## Given records:
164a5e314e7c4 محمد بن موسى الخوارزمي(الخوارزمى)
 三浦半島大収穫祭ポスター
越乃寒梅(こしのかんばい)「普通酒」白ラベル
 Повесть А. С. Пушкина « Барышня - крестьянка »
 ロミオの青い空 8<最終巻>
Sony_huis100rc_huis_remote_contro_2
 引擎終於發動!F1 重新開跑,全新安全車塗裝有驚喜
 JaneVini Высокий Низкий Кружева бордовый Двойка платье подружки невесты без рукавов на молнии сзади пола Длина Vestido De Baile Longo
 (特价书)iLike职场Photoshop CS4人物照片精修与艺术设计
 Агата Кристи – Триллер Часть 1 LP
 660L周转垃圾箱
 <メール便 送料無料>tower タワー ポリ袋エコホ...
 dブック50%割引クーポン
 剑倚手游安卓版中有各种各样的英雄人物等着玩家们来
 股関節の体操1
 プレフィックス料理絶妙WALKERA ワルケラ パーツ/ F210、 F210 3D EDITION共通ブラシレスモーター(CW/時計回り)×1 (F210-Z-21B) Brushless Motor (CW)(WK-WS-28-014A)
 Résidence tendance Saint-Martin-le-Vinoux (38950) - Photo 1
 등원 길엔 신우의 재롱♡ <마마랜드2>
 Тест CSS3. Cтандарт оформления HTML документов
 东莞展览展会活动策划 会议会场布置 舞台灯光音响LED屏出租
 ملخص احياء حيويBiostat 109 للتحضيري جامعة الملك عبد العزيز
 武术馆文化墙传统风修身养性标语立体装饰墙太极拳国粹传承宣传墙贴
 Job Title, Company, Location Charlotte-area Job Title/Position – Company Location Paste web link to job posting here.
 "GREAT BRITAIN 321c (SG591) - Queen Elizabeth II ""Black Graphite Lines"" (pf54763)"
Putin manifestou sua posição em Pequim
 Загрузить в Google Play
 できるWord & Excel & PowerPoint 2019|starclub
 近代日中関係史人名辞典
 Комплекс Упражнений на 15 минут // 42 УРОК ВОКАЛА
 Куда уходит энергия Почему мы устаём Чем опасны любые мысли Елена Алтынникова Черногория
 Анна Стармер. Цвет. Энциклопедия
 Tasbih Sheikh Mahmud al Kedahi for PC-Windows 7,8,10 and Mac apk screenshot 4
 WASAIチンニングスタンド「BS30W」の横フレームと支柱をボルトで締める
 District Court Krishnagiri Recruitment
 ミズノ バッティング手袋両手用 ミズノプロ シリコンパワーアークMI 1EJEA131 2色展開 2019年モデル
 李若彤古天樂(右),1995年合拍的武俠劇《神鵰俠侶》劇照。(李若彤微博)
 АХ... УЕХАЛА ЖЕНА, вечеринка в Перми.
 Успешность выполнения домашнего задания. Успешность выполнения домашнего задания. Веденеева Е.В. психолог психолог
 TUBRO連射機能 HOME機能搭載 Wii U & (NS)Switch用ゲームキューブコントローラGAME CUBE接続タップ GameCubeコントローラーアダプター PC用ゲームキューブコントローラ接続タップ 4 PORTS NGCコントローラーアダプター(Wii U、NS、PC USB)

## The task:
Each line of the material should be echoed exactly.

## Written response:
164a5e314e7c4 محمد بن موسى الخوارزمي(الخوارزمى)
 三浦半島大収穫祭ポスター
越乃寒梅(こしのかんばい)「普通酒」白ラベル
 Повесть А. С. Пушкина « Барышня - крестьянка »
 ロミオの青い空 8<最終巻>
Sony_huis100rc_huis_remote_contro_2
 引擎終於發動!F1 重新開跑,全新安全車塗裝有驚喜
 JaneVini Высокий Низкий Кружева бордовый Двойка платье подружки невесты без рукавов на молнии сзади пола Длина Vestido De Baile Longo
 (特价书)iLike职场Photoshop CS4人物照片精修与艺术设计
 Агата Кристи – Триллер Часть 1 LP
 660L周转垃圾箱
 <メール便 送料無料>tower タワー ポリ袋エコホ...
 dブック50%割引クーポン
 剑倚手游安卓版中有各种各样的英雄人物等着玩家们来
 股関節の体操1
 プレフィックス料理絶妙WALKERA ワルケラ パーツ/ F210、 F210 3D EDITION共通ブラシレスモーター(CW/時計回り)×1 (F210-Z-21B) Brushless Motor (CW)(WK-WS-28-014A)
 Résidence tendance Saint-Martin-le-Vinoux (38950) - Photo 1
 등원 길엔 신우의 재롱♡ <마마랜드2>
 Тест CSS3. Cтандарт оформления HTML документов
 东莞展览展会活动策划 会议会场布置 舞台灯光音响LED屏出租
 ملخص احياء حيويBiostat 109 للتحضيري جامعة الملك عبد العزيز
 武术馆文化墙传统风修身养性标语立体装饰墙太极拳国粹传承宣传墙贴
 Job Title, Company, Location Charlotte-area Job Title/Position – Company Location Paste web link to job posting here.
 "GREAT BRITAIN 321c (SG591) - Queen Elizabeth II ""Black Graphite Lines"" (pf54763)"
Putin manifestou sua posição em Pequim
 Загрузить в Google Play
 できるWord & Excel & PowerPoint 2019|starclub
 近代日中関係史人名辞典
 Комплекс Упражнений на 15 минут // 42 УРОК ВОКАЛА
 Куда уходит энергия Почему мы устаём Чем опасны любые мысли Елена Алтынникова Черногория
 Анна Стармер. Цвет. Энциклопедия
 Tasbih Sheikh Mahmud al Kedahi for PC-Windows 7,8,10 and Mac apk screenshot 4
 WASAIチンニングスタンド「BS30W」の横フレームと支柱をボルトで締める
 District Court Krishnagiri Recruitment
 ミズノ バッティング手袋両手用 ミズノプロ シリコンパワーアークMI 1EJEA131 2色展開 2019年モデル
 李若彤古天樂(右),1995年合拍的武俠劇《神鵰俠侶》劇照。(李若彤微博)
 АХ... УЕХАЛА ЖЕНА, вечеринка в Перми.
 Успешность выполнения домашнего задания. Успешность выполнения домашнего задания. Веденеева Е.В. психолог психолог
 TUBRO連射機能 HOME機能搭載 Wii U & (NS)Switch用ゲームキューブコントローラGAME CUBE接続タップ GameCubeコントローラーアダプター PC用ゲームキューブコントローラ接続タップ 4 PORTS NGCコントローラーアダプター(Wii U、NS、PC USB)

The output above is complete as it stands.